白天,肯尼处理完所有事情回去的时候,正看见明渡在给利威尔剪头发。
这件事是库谢尔的愿望,她原本想等自己病好了后给利威尔剪头,但因为身体不适,于是委托给明渡。
明渡很乐意,虽然现在不是正月,毕竟历法在地下已经失去其意义了,但是她每个月都会帮利威尔剪头发,直到把月份都剪一个遍。
总能对上的。
剪刀“咔嚓咔嚓”,头发一簇簇落下,小利威尔闭着眼睛坐在那里,任由明渡动作。
明渡其实也不会剪头发,但他见过利威尔怎么做的。
按着记忆中的样子去剪,感觉差不多了,就撤掉斗篷,让小利威尔站起来看看镜子。
小利威尔站起来的时候明渡沉默了。
小利威尔看着镜子,说跟妈妈剪的差不多,然后回头看明渡,这边明渡已经把脸埋进手里用力的深深呼吸。
“……不好看吗”
小利威尔说不在意剪的怎么样是假的,尤其是在明渡面前。
明渡却只是捂着脸摇头,她平复好心情,重新看向小利威尔,眼角弯弯,目光比平时还要温柔,
“我很喜欢。”
利威尔心头一跳,别扭的别过脸。
看着这其乐融融的景象,肯尼大声的插了进去,
“事情都解决了。”
明渡看他一眼,表情冷下去。她不自觉把手放在伤口处。
伤口愈合的非常缓慢,想也知道是阿克曼的血液在作祟。明渡一晚上都在做梦,那些厚重的,早已经被遗忘的历史,虽然醒来就忘记了,但是精神上的疲惫是没法摆脱的。
肯尼却像没看到她的臭脸一样走过来,低头打量利威尔的发型,
“臭小鬼长得挺像库谢尔。”
这是说利威尔长得好看的意思,但这人不好好说话,偏要这么说。
“你就直接说他帅气就好了,夸一句自己外甥这么难吗?”
肯尼轻嗤一声,“这小矮子哪里有我帅气。”
跟几岁的小孩比,脸都不要了。明渡不惯着他,
“那是因为吃少了,利威尔还小,长大了一定……呃,比你帅气。”
想到成年后只有一米六,和她接吻根本不需要低头的利威尔,明渡卡壳了一下,
“只是营养跟不上而已,否则肯定能长高的。”
肯尼对她的话不以为然。见他这样,明渡撇嘴,不再多说,双手抱臂横于胸前,
“算了,我要带利威尔出门了,你好好休息,饭在锅里。”
说完,她略带骄傲的补上一句,“利威尔做的。”
肯尼心里想这有什么骄傲的,点头进屋,沾血大衣随意扔到一边,脱了靴子躺到床上,床吱嘎一声,肯尼发出舒服的喟叹。
那女人的脚步声又从门外踏进来,
“那是我的床,你睡另一张去!”
新买的被子和床褥,还不到一天就被蹭上脏血,明渡心疼的要命,提着衣领肯尼把他从床上拽下来。
肯尼后背着地,头朝下的躺在地上,声音有气无力,
“我说你啊,知道我多久没睡了吗?”
“关我什么事,滚你自己床上去。”
一共就两张床,一张是加宽给明渡和小利威尔睡的,一张是加长的给肯尼这高个子的。
挤在小地方睡觉很舒服吗,明渡很费解,她迅速抽了沾血的床单被罩,扔到木桶里准备回来再洗。
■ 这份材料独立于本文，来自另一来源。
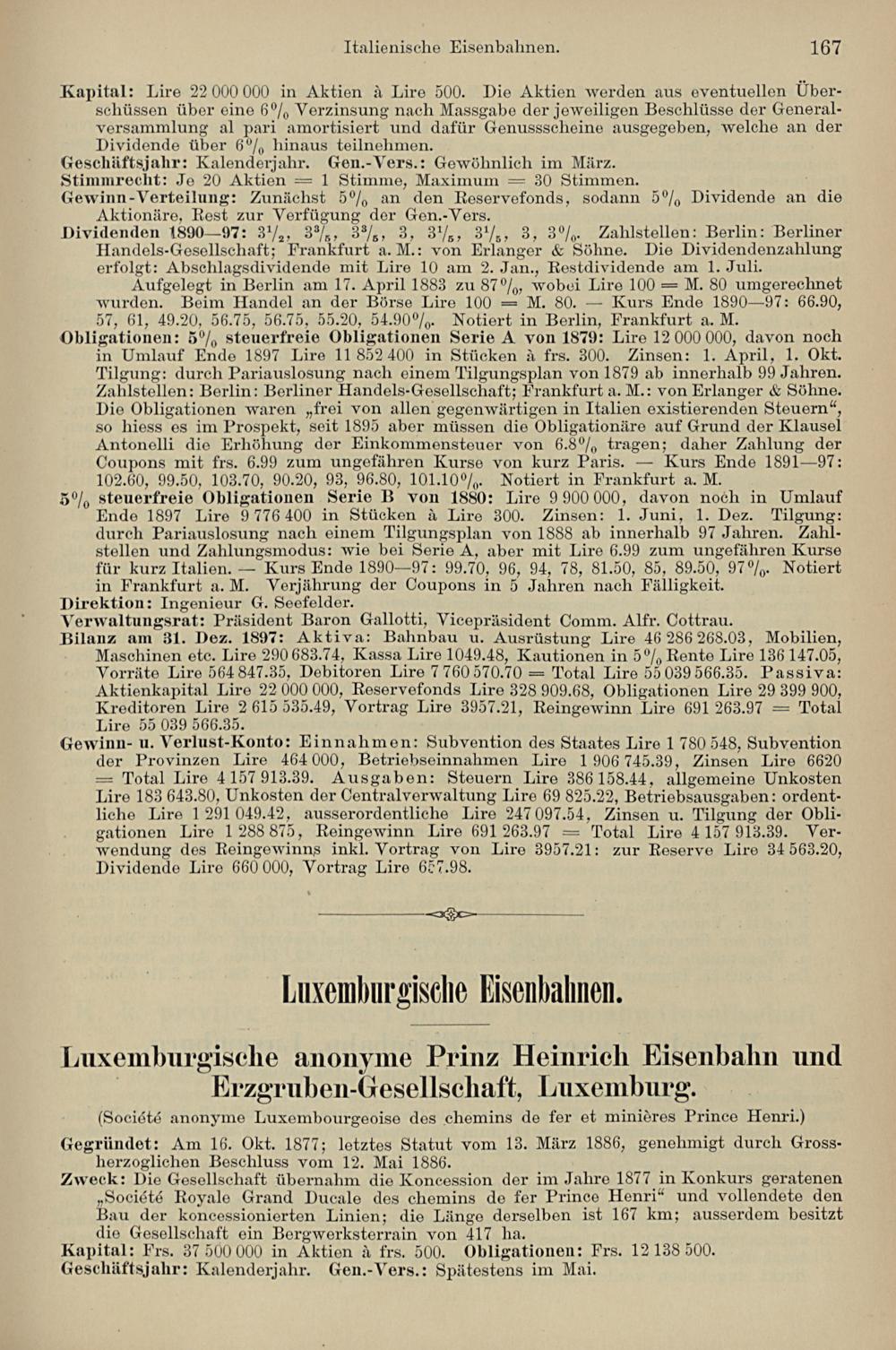 Italienische Eisenbahnen. 167

Kapital: Lire 22 000 000 in Aktien à Lire 500. Die Aktien werden aus eventuellen Überschüssen über eine 6% Verzinsung nach Massgabe der jeweiligen Beschlüsse der Generalversammlung al pari amortisiert und dafür Genussscheine ausgegeben, welche an der Dividende über 6% hinaus teilnehmen.
Geschäftsjahr: Kalenderjahr. Gen.-Vers.: Gewöhnlich im März.
Stimmrecht: Je 20 Aktien = 1 Stimme, Maximum = 30 Stimmen.
Gewinn-Verteilung: Zunächst 5% an den Reservefonds, sodann 5% Dividende an die Aktionäre, Rest zur Verfügung der Gen.-Vers.
Dividenden 1890—97: $3\frac{1}{2}$, $3\frac{3}{5}$, $3\frac{3}{5}$, 3, $3\frac{1}{5}$, $3\frac{1}{5}$, 3, 3%. Zahlstellen: Berlin: Berliner Handels-Gesellschaft; Frankfurt a. M.: von Erlanger & Söhne. Die Dividendenzahlung erfolgt: Abschlagsdividende mit Lire 10 am 2. Jan., Restdividende am 1. Juli.
Aufgelegt in Berlin am 17. April 1883 zu 87%, wobei Lire 100 = M. 80 umgerechnet wurden. Beim Handel an der Börse Lire 100 = M. 80. — Kurs Ende 1890—97: 66.90, 57, 61, 49.20, 56.75, 56.75, 55.20, 54.90%. Notiert in Berlin, Frankfurt a. M.
Obligationen: 5% steuerfreie Obligationen Serie A von 1879: Lire 12 000 000, davon noch in Umlauf Ende 1897 Lire 11 852 400 in Stücken à frs. 300. Zinsen: 1. April, 1. Okt. Tilgung: durch Pariauslosung nach einem Tilgungsplan von 1879 ab innerhalb 99 Jahren. Zahlstellen: Berlin: Berliner Handels-Gesellschaft; Frankfurt a. M.: von Erlanger & Söhne. Die Obligationen waren „frei von allen gegenwärtigen in Italien existierenden Steuern“, so hiess es im Prospekt, seit 1895 aber müssen die Obligationäre auf Grund der Klausel Antonelli die Erhöhung der Einkommensteuer von 6.8% tragen; daher Zahlung der Coupons mit frs. 6.99 zum ungefähren Kurse von kurz Paris. — Kurs Ende 1891—97: 102.60, 99.50, 103.70, 90.20, 93, 96.80, 101.10%. Notiert in Frankfurt a. M.
5% steuerfreie Obligationen Serie B von 1880: Lire 9 900 000, davon noch in Umlauf Ende 1897 Lire 9 776 400 in Stücken à Lire 300. Zinsen: 1. Juni, 1. Dez. Tilgung: durch Pariauslosung nach einem Tilgungsplan von 1888 ab innerhalb 97 Jahren. Zahlstellen und Zahlungsmodus: wie bei Serie A, aber mit Lire 6.99 zum ungefähren Kurse für kurz Italien. — Kurs Ende 1890—97: 99.70, 96, 94, 78, 81.50, 85, 89.50, 97%. Notiert in Frankfurt a. M. Verjährung der Coupons in 5 Jahren nach Fälligkeit.
Direktion: Ingenieur G. Seefelder.
Verwaltungsrat: Präsident Baron Gallotti, Vicepräsident Comm. Alfr. Cottrau.
Bilanz am 31. Dez. 1897: Aktiva: Bahnbau u. Ausrüstung Lire 46 286 268.03, Mobilien, Maschinen etc. Lire 290 683.74, Kassa Lire 1049.48, Kautionen in 5% Rente Lire 136 147.05, Vorräte Lire 564 847.35, Debitoren Lire 7 760 570.70 = Total Lire 55 039 566.35. Passiva: Aktienkapital Lire 22 000 000, Reservefonds Lire 328 909.68, Obligationen Lire 29 399 900, Kreditoren Lire 2 615 535.49, Vortrag Lire 3957.21, Reingewinn Lire 691 263.97 = Total Lire 55 039 566.35.
Gewinn- u. Verlust-Konto: Einnahmen: Subvention des Staates Lire 1 780 548, Subvention der Provinzen Lire 464 000, Betriebseinnahmen Lire 1 906 745.39, Zinsen Lire 6620 = Total Lire 4 157 913.39. Ausgaben: Steuern Lire 386 158.44, allgemeine Unkosten Lire 183 643.80, Unkosten der Centralverwaltung Lire 69 825.22, Betriebsausgaben: ordentliche Lire 1 291 049.42, ausserordentliche Lire 247 097.54, Zinsen u. Tilgung der Obligationen Lire 1 288 875, Reingewinn Lire 691 263.97 = Total Lire 4 157 913.39. Verwendung des Reingewinns inkl. Vortrag von Lire 3957.21: zur Reserve Lire 34 563.20, Dividende Lire 660 000, Vortrag Lire 657.98.

Luxemburgische Eisenbahnen.

Luxemburgische anonyme Prinz Heinrich Eisenbahn und Erzgruben-Gesellschaft, Luxemburg.
(Société anonyme Luxembourgeoise des chemins de fer et minières Prince Henri.)
Gegründet: Am 16. Okt. 1877; letztes Statut vom 13. März 1886, genehmigt durch Grossherzoglichen Beschluss vom 12. Mai 1886.
Zweck: Die Gesellschaft übernahm die Koncession der im Jahre 1877 in Konkurs geratenen „Société Royale Grand Ducale des chemins de fer Prince Henri“ und vollendete den Bau der koncessionierten Linien; die Länge derselben ist 167 km; ausserdem besitzt die Gesellschaft ein Bergwerksterrain von 417 ha.
Kapital: Frs. 37 500 000 in Aktien à frs. 500. Obligationen: Frs. 12 138 500.
Geschäftsjahr: Kalenderjahr. Gen.-Vers.: Spätestens im Mai.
肩上一重,肯尼从身后抱上来,头搁在明渡颈窝,深深地吸了一口。
下一秒,明渡一记重拳打在他脸上,肯尼被这又重又快的拳攮到墙上,后脑勺撞得嗡嗡响。
明渡大骂,“你他妈疯了?”
她保证,如果肯尼再做出那种骚扰的行为,就跟他拼了。
肯尼也撞的半天缓不过来劲,半晌,鼻子一热,淌下来两道鼻血。
他用手去蹭,越蹭越多,索性不再去管,但湿毛巾已经伴随着骂声敷到脑门上。
明渡迅速打湿了抹布,给肯尼用上,她不想对方这时候死,但又反感他刚才的行为,只能用这没洗过的抹布恶心他一下。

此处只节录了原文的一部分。